At the University of Bayreuth (UBT), the study of African languages is a multifaceted endeavor. We consider African languages in all their manifestations and dynamics – from words and sentences to novels and poems – as primary keys to African concepts and lifeworlds. The four units, African Linguistics I & II, Literatures in African Languages, and African and Afrophone Philosophies, complement each other in teaching and research:
African Linguistics I
Niger-Congo languages with regional foci on Bantu languages of Southern Africa; also on Gur and Mande languages as well as thematic foci on historical linguistics, language description, language contact, and sociolinguistics.
African Linguistics II
African language phyla other than Niger-Congo, with a focus on Afroasiatic languages, especially Chadic and Berber.
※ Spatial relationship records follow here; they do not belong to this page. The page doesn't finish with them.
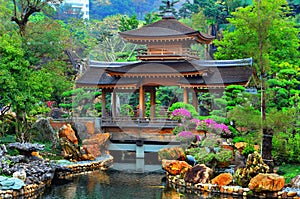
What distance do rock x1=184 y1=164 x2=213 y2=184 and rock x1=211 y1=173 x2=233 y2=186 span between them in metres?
0.32

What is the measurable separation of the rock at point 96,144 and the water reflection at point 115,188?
2096 millimetres

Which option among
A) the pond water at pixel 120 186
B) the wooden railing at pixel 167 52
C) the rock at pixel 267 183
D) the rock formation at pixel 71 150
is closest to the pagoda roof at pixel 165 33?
the wooden railing at pixel 167 52

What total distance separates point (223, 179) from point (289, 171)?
2.37m

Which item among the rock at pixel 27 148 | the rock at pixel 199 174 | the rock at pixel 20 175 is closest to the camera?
the rock at pixel 20 175

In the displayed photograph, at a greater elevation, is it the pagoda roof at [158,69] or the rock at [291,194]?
the pagoda roof at [158,69]

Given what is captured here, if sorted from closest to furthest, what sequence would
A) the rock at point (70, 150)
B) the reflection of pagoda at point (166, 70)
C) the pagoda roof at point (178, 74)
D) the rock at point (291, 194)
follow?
the rock at point (291, 194) → the rock at point (70, 150) → the pagoda roof at point (178, 74) → the reflection of pagoda at point (166, 70)

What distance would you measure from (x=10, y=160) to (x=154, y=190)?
490 centimetres

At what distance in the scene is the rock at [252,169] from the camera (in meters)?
15.0

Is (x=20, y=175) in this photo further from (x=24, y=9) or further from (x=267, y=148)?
(x=24, y=9)

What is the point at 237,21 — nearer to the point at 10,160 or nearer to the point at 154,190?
the point at 154,190

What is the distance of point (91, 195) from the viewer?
15.1 metres

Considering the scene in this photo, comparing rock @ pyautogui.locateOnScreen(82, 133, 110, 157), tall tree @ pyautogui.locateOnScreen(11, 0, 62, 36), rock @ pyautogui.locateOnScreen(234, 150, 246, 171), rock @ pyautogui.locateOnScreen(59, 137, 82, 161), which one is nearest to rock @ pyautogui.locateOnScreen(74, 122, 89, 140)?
rock @ pyautogui.locateOnScreen(82, 133, 110, 157)

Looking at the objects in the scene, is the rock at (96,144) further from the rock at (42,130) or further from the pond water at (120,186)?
the rock at (42,130)

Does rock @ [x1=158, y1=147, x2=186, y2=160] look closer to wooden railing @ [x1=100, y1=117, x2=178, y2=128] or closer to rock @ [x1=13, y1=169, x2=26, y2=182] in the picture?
wooden railing @ [x1=100, y1=117, x2=178, y2=128]
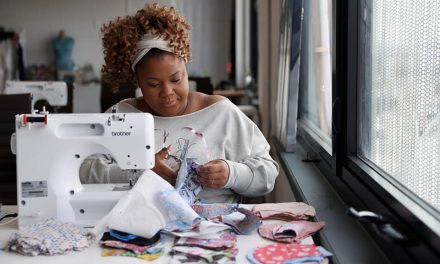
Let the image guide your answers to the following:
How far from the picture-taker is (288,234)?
3.87ft

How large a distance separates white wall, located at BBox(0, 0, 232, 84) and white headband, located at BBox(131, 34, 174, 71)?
5.01 metres

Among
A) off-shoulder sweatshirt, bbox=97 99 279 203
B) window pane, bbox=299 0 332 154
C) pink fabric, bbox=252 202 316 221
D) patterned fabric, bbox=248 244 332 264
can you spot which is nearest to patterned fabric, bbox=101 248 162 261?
patterned fabric, bbox=248 244 332 264

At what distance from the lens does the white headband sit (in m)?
1.57

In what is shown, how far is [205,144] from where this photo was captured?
1.68 meters

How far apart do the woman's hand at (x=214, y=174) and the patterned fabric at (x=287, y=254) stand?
413 millimetres

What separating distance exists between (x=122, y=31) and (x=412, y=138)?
0.91m

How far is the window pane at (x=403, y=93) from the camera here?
3.51 ft

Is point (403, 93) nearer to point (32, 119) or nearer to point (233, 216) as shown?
point (233, 216)

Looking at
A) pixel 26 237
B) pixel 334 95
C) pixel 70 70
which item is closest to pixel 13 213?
pixel 26 237

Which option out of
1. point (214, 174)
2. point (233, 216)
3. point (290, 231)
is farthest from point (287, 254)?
point (214, 174)

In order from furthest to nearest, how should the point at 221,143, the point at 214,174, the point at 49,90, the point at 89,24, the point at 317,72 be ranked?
the point at 89,24 → the point at 49,90 → the point at 317,72 → the point at 221,143 → the point at 214,174

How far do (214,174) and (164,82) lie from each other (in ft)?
1.12

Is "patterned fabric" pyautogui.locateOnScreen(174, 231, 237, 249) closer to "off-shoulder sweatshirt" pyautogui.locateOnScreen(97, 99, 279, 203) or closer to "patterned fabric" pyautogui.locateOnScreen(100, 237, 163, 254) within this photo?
"patterned fabric" pyautogui.locateOnScreen(100, 237, 163, 254)

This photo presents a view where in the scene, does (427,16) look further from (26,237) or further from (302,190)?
(26,237)
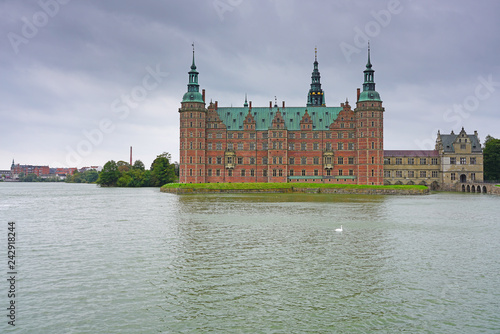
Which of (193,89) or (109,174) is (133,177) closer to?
(109,174)

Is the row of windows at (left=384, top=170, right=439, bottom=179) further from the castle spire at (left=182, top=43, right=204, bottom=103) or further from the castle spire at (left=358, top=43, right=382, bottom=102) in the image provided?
the castle spire at (left=182, top=43, right=204, bottom=103)

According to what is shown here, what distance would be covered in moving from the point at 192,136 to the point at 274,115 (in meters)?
18.8

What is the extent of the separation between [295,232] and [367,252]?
22.9 ft

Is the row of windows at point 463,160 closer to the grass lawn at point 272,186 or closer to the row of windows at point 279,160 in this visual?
the grass lawn at point 272,186

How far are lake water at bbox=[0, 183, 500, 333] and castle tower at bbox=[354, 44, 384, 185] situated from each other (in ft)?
191

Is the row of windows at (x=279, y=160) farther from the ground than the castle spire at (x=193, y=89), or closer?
closer

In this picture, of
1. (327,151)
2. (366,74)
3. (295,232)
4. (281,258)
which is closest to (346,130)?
(327,151)

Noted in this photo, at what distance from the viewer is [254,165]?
305 ft

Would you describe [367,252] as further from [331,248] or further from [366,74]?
[366,74]

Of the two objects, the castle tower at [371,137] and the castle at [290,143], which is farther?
the castle at [290,143]

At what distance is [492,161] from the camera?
9688 centimetres

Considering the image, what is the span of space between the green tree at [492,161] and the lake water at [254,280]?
7680 centimetres

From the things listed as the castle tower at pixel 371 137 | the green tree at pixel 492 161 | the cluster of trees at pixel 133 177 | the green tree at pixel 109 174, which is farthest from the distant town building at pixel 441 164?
the green tree at pixel 109 174

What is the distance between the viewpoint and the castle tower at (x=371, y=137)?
87.1 m
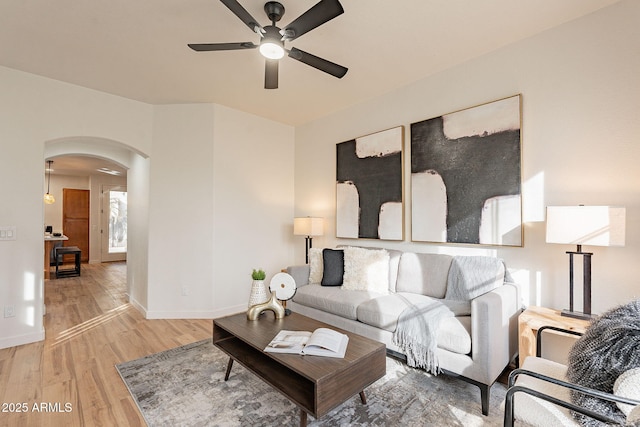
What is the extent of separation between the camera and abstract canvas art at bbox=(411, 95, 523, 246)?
2564 mm

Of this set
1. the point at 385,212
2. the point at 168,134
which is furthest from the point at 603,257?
the point at 168,134

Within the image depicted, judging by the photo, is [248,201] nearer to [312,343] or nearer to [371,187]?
[371,187]

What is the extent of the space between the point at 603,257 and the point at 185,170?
4.29m

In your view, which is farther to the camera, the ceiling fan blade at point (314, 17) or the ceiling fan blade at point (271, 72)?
the ceiling fan blade at point (271, 72)

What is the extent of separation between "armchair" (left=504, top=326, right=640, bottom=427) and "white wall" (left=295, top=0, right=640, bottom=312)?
3.70 feet

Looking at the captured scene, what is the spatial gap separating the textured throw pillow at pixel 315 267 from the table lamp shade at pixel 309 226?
1.53 feet

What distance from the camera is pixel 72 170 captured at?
299 inches

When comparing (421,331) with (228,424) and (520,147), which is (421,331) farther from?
(520,147)

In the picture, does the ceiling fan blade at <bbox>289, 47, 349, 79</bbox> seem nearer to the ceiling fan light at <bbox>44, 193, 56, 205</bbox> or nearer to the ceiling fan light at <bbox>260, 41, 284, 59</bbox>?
the ceiling fan light at <bbox>260, 41, 284, 59</bbox>

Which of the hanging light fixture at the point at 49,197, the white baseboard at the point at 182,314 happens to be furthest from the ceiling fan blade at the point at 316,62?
the hanging light fixture at the point at 49,197

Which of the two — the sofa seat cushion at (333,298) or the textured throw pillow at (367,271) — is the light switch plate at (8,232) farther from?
the textured throw pillow at (367,271)

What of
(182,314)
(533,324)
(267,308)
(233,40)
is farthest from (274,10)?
(182,314)

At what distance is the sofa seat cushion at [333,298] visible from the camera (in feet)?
8.94

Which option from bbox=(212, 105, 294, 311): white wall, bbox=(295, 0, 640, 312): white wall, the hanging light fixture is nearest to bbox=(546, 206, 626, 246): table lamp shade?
bbox=(295, 0, 640, 312): white wall
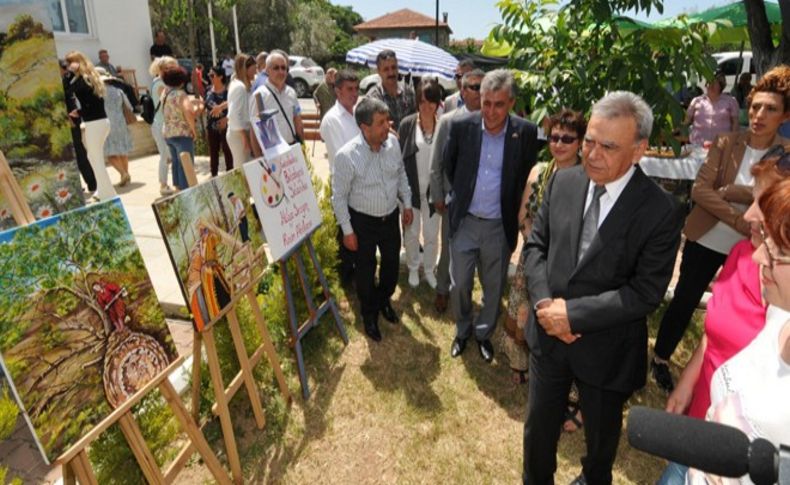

Thematic foci include comparative-historical linguistics, ethnolinguistics, areal linguistics, and cognitive linguistics.
Literatures in African Languages
Focus on comparative literatures in African languages, Swahili literature, manuscript studies and poetics with a regional focus on Eastern Africa.
African and Afrophone Philosophies
The Professorship of African and Afrophone Philosophies delivers teaching and research in the fields of African and Comparative Philosophy as well as in Afrophone Philosophies (philosophies in African languages).
Members of the four departments are actively involved in the academic projects of the Institute of African Studies
For more information on the departments of African Linguistics I, African Linguistics II, Literatures in African Languages, and African and Afrophone Philosophies, see: About.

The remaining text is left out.